This summer I had the opportunity to work with a young man from Nigeria whose stories were quite thought provoking and validated our societal need to listen more generously. In our hurry to achieve and accomplish, many of us have lost the capacity for taking in much more than sound bites. The important process of storytelling is transformative for both the listener and the storyteller. I asked Tito to share a few of his insights.

Upon arriving in the United States, at the age of six, I quickly learned to compartmentalize my life into two convenient sections: one Nigerian and one American. Leaving my house on the way to school each morning was like the plane trip here; once I closed the door behind me and took off, I was in a new land.

The rules were different.

The expectations were different.

The behavior was different.

From my perspective, the American spirit is deeply rooted in nationalism, liberty and absolute autonomy. “African Pride” is pride in fierce will, heart and passion; a people broken, but still hopeful in the concept of resurrection and rebirth.

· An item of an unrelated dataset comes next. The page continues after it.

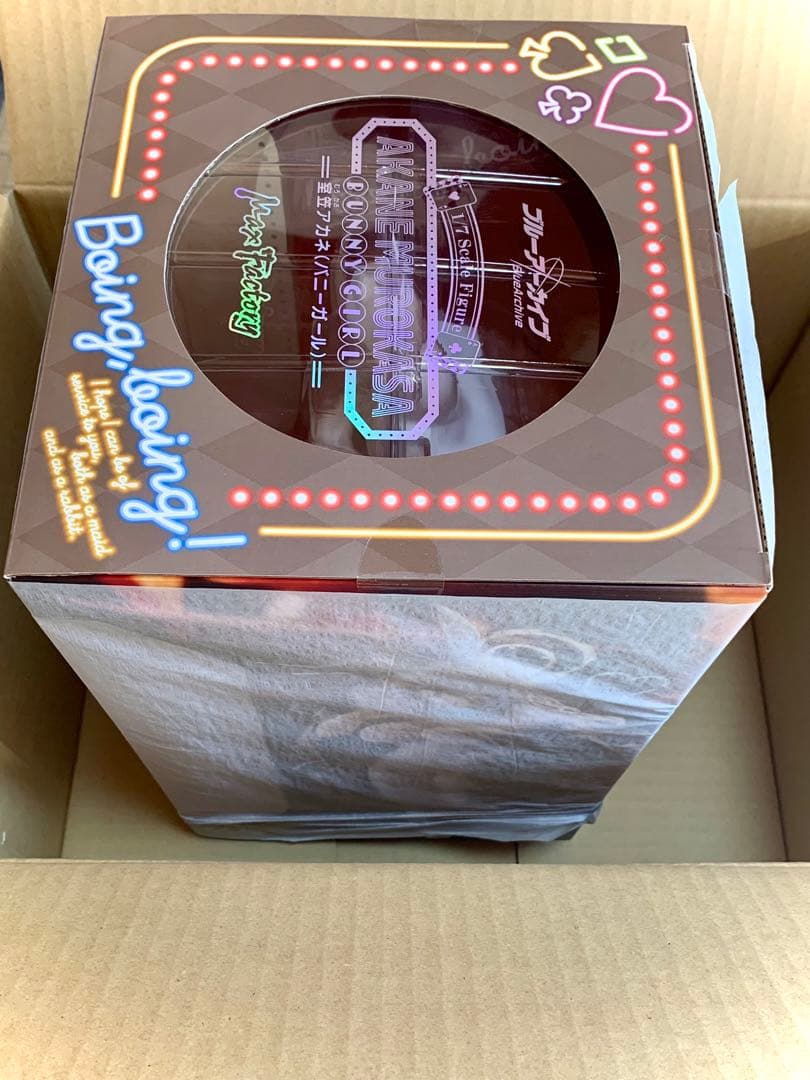 【新品未開封】ブルーアーカイブ 室笠アカネ バニーガール 1/7 フィギュア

While in high school, the African passion of storytelling found its way into my academic essays only to hear teachers tell me they found my writing “too flowery” or that it had “too much fluff”. “Just state points and wrap up with a cohesive conclusion!” I was simply writing like a storyteller who captures every aspect of the experience that is being stored and catalogued in order to share it all when the awaited opportunity calls. So when asked to write a paper focusing on the pyramids of Egypt, I not only included the dates they were constructed, but also the inspiration they lit within me. How gazing upon such an architectural marvel in a time without modern technology could force a belief in the limitless will of our species. From my perspective the “simple” structure tells an amazing story.

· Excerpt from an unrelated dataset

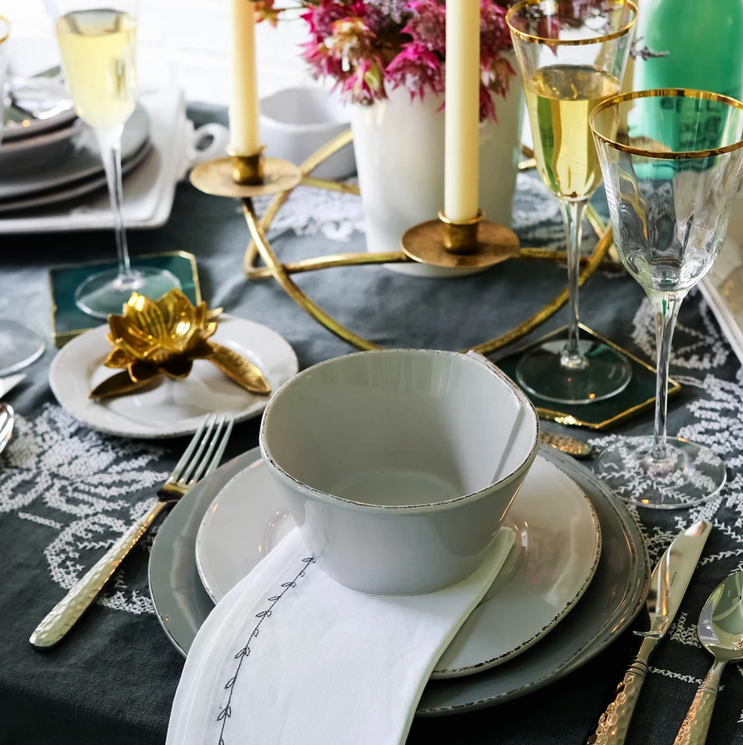 An image of Vietri Lastra American Dinner Plate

I saw a story in everything, but it seemed sharing them was frowned upon throughout my school years. What I feared most began to manifest; the difference in my culturally derived thinking process became a major liability. People didn’t have time or care to listen to my ideas. I did not see this as uniqueness, but as an internal battle only I was fighting.

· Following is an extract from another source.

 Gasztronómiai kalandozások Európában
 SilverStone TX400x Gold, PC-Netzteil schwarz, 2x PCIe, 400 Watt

Today, I now know that almost every immigrant undergoes similar challenges. For most of my life I tried to ensure that this difference never became a liability; I have since realized it is my greatest asset. Only when I stopped seeing myself as a product of two irreconcilable cultures and rather as a unique individual with an interesting mix of ideals and perspective, was I able to embrace my identity. Though monumentally different from most of my peers, it was mine. The experiences, the advantages, the challenges…all mine.